Netflix’s newest dating reality show is an honest look at what dating is like for people on the autism spectrum. “Love on the Spectrum” features several singles as well as a few couples as they navigate the tricky waters of dating. The Australian show aims to represent people on the autism spectrum in an authentic way, which includes focusing on their desire to find love.

The show’s premise debunks the myth that someone from the neurodiverse community is not interested in intimacy or romance. In fact, the singles are very open about their desire to find a partner, get married, and become parents. Jodi Rodgers, a relationship specialist for people with autism, helps the singles learn different skills that are used on a date. She shows them how to ask the other person questions and how to look for signs that they have something in common with their date.

Rodgers says the show hopes to shatter the stigma that someone with autism doesn’t want a close relationship. “Look, it’s not for everybody, which is the case in the general population as well,” Rodgers told The L.A. Times. “But what I’ve found is that once people on the spectrum hit adolescence and early adulthood, they desperately want those relationships. The difficulties they’ve had weren’t for lack of warmth but the complex social skills needed to develop and maintain those relationships.”

“Love on the Spectrum’s” cast is made up of individuals chosen from hundreds of applications, identified through social groups, employment centers, and organizations serving people with autism. The producers of the show made sure to provide accommodations for each individual as they needed them. Filming took place over a period of five months and usually only lasted a few hours a day. Crews remained limited to the same three people, whose goal was to be invisible but supportive during dates. Sometimes that meant taking multiple breaks during a date or calling it quits on any particular day.

Producers also want viewers to know that nothing in the show is forced or scripted, like with other reality shows. “A lot of dating shows often want a heightened experience of the fish out of water,” Executive Producer Karina Holden told The Times. “But for many of the young people who were part of the show, this was their very first experience of dating. That in itself can be quite emotional, so the tension and the drama comes from them feeling comfortable enough to open up to another person or the audience, as opposed by being pressured by producers to create a certain emotion.”

The result is a series that presents very real dating moments that are recognizable to anyone whose ever been on a date. How do you greet your date? Who pays for dinner at the end of the date?  What do you do when the conversation starts to lag? Rodgers can be seen coaching the singles through certain exercises designed to equip them to handle these awkward situations.

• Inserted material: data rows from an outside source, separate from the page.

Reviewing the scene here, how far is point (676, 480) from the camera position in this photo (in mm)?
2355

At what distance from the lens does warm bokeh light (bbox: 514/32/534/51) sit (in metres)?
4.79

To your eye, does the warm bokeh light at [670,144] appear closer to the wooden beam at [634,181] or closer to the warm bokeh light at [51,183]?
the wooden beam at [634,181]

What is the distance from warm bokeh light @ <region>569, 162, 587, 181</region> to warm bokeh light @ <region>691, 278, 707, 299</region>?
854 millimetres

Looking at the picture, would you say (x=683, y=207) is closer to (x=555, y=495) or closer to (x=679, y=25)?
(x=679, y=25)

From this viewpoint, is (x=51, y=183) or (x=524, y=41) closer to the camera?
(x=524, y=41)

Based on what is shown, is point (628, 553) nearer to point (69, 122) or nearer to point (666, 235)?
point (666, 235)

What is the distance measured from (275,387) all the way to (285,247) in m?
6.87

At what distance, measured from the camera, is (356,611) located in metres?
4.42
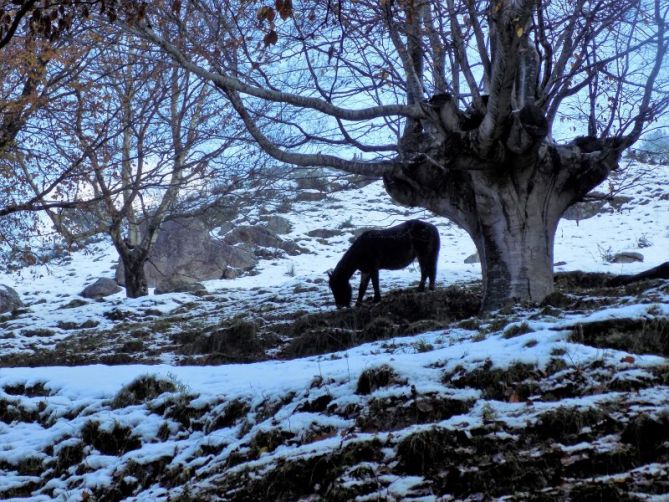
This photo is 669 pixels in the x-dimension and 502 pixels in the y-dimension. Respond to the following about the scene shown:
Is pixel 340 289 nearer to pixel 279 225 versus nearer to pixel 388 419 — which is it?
pixel 388 419

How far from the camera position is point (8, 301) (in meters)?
20.5

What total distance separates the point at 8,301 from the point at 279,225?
1330cm

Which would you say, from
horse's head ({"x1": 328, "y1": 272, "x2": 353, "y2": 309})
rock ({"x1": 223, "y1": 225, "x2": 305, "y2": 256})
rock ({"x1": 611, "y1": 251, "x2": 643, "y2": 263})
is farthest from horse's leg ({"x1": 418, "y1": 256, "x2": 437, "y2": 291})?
rock ({"x1": 223, "y1": 225, "x2": 305, "y2": 256})

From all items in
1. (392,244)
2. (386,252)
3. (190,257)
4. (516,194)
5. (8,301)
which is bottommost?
(8,301)

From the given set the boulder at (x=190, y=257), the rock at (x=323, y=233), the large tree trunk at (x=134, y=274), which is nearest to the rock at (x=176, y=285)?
the boulder at (x=190, y=257)

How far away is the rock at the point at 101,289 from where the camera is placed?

“We as a society have focused a lot on supporting people on the spectrum when they’re young, and equipping them with independence skills for the rest of their lives,” Rodgers says. “But we’ve collectively dropped the ball [when it comes to dating].” One of Rodgers goals for the singles is to make sure they are honest with their dates. If they don’t want to pursue a second date she encourages them to be kind but honest with the other person.

What stands out most about the series is the singles hopefulness about love and the support they have from their families, friends, and specialists to find it. Many have never dated before, but are excited to learn and are willing to put in the work it takes to form a lasting relationship. And in turn, they are encouraged to go out and find that love!


Love on the Spectrum is available on Nexflix now.